Meet Alana Turner, the co-owner of Poopsie’s, a quirky gift shop in Galena, IL. When Alana and her co-owner took over the business in 2010, they had about 5 employees.

But Poopsie’s has grown tremendously since then. Not only have they more than doubled their annual sales, but they also have an average of 15-20 employees.

In this article, we explore how Alana and her team achieved their impressive results. Specifically, you’ll learn:

  • How investing in staff training helps their store be more successful
  • The task delegation technique they use to improve staff productivity
  • Alana’s top tips for creating shoppable displays that drive sales

Let’s get started!

Investing in additional — and better-trained — employees

We’ve said it before, and we’ll say it again: Any retailer that wants to stay competitive needs to invest in their staff. Remember, your employees are the people who are doing the selling, so if you’re looking to increase sales, start by investing in them.

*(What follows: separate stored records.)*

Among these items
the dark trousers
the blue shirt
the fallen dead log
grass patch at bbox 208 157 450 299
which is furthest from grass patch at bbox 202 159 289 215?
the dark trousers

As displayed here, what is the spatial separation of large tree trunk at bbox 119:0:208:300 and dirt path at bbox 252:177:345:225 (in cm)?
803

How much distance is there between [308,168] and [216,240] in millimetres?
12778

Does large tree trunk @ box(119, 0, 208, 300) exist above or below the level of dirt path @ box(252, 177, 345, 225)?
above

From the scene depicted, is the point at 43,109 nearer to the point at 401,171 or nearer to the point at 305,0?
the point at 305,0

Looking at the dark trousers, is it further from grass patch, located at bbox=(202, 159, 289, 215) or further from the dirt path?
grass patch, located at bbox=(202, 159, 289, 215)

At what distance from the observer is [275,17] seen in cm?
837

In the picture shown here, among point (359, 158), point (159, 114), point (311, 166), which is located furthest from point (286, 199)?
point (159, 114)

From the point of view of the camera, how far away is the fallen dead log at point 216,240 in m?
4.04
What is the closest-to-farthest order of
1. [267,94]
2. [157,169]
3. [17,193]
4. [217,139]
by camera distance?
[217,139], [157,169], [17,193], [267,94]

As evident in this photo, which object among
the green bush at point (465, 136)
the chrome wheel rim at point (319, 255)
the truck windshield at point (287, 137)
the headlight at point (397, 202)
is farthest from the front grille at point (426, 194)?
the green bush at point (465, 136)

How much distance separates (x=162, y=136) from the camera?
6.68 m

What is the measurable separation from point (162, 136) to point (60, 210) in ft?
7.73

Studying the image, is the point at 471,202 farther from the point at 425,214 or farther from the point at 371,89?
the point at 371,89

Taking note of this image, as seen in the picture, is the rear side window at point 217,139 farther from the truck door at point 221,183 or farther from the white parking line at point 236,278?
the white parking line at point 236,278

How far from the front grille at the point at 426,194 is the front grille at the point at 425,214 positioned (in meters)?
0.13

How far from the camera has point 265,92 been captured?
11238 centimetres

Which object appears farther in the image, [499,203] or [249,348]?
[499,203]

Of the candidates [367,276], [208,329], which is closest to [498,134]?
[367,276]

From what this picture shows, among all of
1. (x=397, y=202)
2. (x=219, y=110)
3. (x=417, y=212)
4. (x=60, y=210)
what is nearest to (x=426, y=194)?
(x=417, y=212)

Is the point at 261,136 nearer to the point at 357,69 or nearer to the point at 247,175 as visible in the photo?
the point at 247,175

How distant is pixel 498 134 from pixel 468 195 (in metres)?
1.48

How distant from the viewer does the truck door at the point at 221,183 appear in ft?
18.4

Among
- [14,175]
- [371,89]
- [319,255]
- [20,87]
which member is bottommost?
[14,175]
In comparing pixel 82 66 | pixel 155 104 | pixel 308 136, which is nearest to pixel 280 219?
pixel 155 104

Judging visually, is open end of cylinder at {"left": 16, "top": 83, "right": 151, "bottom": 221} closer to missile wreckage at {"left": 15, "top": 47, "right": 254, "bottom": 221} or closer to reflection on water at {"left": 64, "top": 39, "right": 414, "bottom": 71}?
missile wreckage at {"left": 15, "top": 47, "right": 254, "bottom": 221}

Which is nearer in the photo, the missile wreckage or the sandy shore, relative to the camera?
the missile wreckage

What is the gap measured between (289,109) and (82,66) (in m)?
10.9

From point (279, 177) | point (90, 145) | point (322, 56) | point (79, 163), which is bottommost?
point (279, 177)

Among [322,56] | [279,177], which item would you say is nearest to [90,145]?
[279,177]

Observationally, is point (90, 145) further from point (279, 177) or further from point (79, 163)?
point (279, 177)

Alana and the Poopsie’s team understand this, and according to her, the investments they’ve made in their workforce have significantly contributed to their success.

“Our success is for sure partly because of our well-trained staff,” she shares. “We invest a great amount of time in training our staff to be the best personal shoppers (known as ‘Poopettes’) they can be. They are one of the main reasons customers travel hours to revisit us time and time again.”

Alana says that they use “multiple layers of training” for their staff, even before their first official day. The training is also continuous, so employees are always going through some form of coaching, no matter how long they’ve been part of the company.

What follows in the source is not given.